Colorado’s Rural Communities Mobilizing to Prevent Suicide

Portrait of a sad farmer near cows on a farm (Photo by KHN)

Eric Galatas | KHN

Community advisory committees across rural Colorado are working to better understand the mental-health needs for community members including farmers, ranchers, and veterans, and to connect them with the help they need.

Jace Honey, agriculture advisory council founding member and president of La Junta Livestock Commission, formed by Southeast Health Group, said individual mental health challenges are also community challenges.

“Everybody in rural America pretty much knows who everybody is,” Honey said. “And so then with the death or a suicide, it darn sure affects everybody in the community.”

More than 600 people in Colorado and around the country – including business owners, educators, students, bank and health professionals – have received training called Changing our Mental and Emotional Trajectory. They learn how to keep an eye out for signs of illness, to ask questions like ‘how are you doing,’ and to really listen. The approach is widely seen as a critical intervention that can help connect people with resources.

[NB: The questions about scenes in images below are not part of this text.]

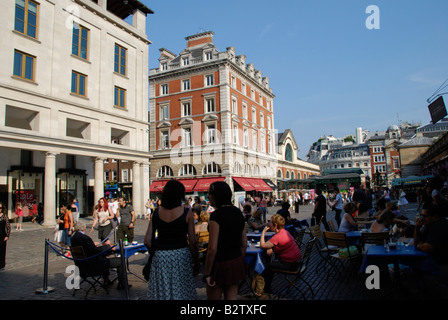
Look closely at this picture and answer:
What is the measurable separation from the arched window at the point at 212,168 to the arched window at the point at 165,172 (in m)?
4.62

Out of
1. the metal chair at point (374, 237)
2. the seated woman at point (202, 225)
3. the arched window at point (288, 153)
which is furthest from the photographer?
the arched window at point (288, 153)

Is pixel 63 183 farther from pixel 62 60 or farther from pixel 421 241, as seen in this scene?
pixel 421 241

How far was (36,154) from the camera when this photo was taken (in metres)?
22.8

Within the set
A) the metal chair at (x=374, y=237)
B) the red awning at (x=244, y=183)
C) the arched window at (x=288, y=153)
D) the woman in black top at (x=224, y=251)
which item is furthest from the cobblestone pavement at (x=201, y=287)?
the arched window at (x=288, y=153)

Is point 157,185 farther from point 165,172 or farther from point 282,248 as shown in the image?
point 282,248

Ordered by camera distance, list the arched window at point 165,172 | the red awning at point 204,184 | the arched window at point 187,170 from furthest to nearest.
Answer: the arched window at point 165,172 < the arched window at point 187,170 < the red awning at point 204,184

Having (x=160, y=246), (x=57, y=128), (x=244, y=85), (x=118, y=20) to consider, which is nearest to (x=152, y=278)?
(x=160, y=246)

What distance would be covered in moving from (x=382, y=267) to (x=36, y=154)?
2352 cm

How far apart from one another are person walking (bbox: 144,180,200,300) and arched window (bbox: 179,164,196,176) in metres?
33.4

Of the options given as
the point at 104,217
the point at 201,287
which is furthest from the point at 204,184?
the point at 201,287

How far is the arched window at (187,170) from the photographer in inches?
1466

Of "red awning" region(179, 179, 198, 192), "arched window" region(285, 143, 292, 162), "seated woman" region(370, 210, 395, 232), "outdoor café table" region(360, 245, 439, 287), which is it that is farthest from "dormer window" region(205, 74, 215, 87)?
"outdoor café table" region(360, 245, 439, 287)

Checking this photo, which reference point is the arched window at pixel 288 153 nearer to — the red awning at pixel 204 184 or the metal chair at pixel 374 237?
the red awning at pixel 204 184

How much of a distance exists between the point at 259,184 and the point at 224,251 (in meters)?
36.7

Help is also available through the national 988 Suicide and Crisis Lifeline, just dial 9-8-8.

Military Veterans commit suicide at a significantly higher rate than non-veterans. On average, 17 veterans die each day in the U.S.

Tom Flores a member of the project’s Veteran Advisory Committee, is focused on reaching the multiple generations that have served in Iraq and Afghanistan.

“According to the V.A.’s own demography, 40% of all veterans that commit suicide are not enrolled in the V.A. In Colorado, nine of our 14 American Legion districts are rural. A lot of our rural veterans are not getting help.”

Residents in rural communities face unique challenges to accessing care. They frequently live long driving distances from services that are much more accessible to people living in metro areas. Honey added the biggest barrier facing people with mental-health challenges continues to be the stigma associated with asking for help.

“There’s things out there, medication and help, that can help you get on the right track,” Honey said. “You know, if they had a broken arm they’d go to the doctor and get it fixed. But if you have mental problems, everybody thinks they can fix it themselves.”